The Scientist found another example of stalled scientific endeavors. The International Biology Olympiad (IBO), an organization based in Germany that arranges events for school children, is sitting on $130,000 US collected in registration fees for a 2018 event in Tehran that it cannot transfer to organizers there.
“We have found no bank within the European Union that would enable us to transfer the money to Iran,” says Sebastian Opitz, head of the IBO office in Kiel. “As you can imagine, we as a public benefit organization find this situation highly troubling.” Banks have told him the only way to move the money is as cash. Opitz says his organization has so far refused because the lack of transparency is “unprofessional.”
One casualty of the Trump administration’s “maximum pressure” hard line on Iran was a long-running program of the US National Academies of Sciences, Engineering and Medicine (NAS) that arranged bilateral meetings and organized exchanges of scientists between the two countries. Glenn Schweitzer, director of the NAS Office for Central Europe and Eurasia who ran the engagement program, says it closed down in 2017 when the increased political tensions between the US and Iran along with the Trump administration’s travel ban on residents from a number of Muslim-majority nations made it impractical.
Researchers in Iran have also found the travel ban is having a knock-on effect, with colleagues from Europe reluctant to visit because they fear an Iranian stamp in their passport could make it more difficult for them to enter the US. A prior trip to Iran prevents access to common visa waiver schemes that avoid the need to apply for a full US visa.
A biologist at University of Tehran, who wanted to remain anonymous to preserve privacy, says scientists there have resorted to asking colleagues in universities outside Iran to act as intermediates to get basic laboratory services routinely done abroad, such as DNA sequencing. Or they have asked friends traveling outside Iran to take the DNA samples with them and to mail them to the sequencing company from abroad. The biologist says a company that had accepted samples from Iran for sequencing in the past said that “political issues” made it difficult to deal with scientists in Iran directly.
Abbas Edalat, a British-Iranian computer scientist at Imperial College London, says it’s wrong to blame all of the untoward effects on research on President Trump.
“Even after the 2015 treaty, under Obama, there were all these limitations imposed by the United States on Iranians, including Iranian academics,” he says. Under President Barack Obama’s presidency, he says, the US State Department emailed him to say his membership of a visa waiver scheme, commonly used by many visitors to the US because it’s easier than applying for a formal visa, was being canceled because of his nationality. “It’s true that it has become much more accentuated under Trump—there is no comparison—but it all started under Obama.”

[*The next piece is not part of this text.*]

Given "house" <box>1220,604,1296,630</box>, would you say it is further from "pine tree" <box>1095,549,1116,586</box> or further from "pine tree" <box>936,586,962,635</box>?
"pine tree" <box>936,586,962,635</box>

The biggest problem for Iranian scientists right now, he says, is the collapse of the country’s currency, the rial. “The budget they have for travel, to go to conferences, to even pay for articles to appear in conference proceedings has been so limited now because of the sanctions that they can’t afford to do that.”
Edalat, the founder of the Campaign Against Sanctions and Military Intervention in Iran, was arrested by security officials while visiting Iran in April 2018 and detained for eight months on suspicion of spying. He blames the US and its allies for what he says is understandable nervousness in Iran. “They have created a kind of siege conditions in Iran. All these US military bases surrounding the country and, apart from the sanctions, all these overt and covert operations for regime change. Any country in that kind of condition would have its intelligence services be over-cautious.”
Schweitzer says everybody suffers from the political stand-off. “The Iranians are very good scientific and engineering specialists,” he says. “Global science is missing a piece if the Iranians don’t participate.”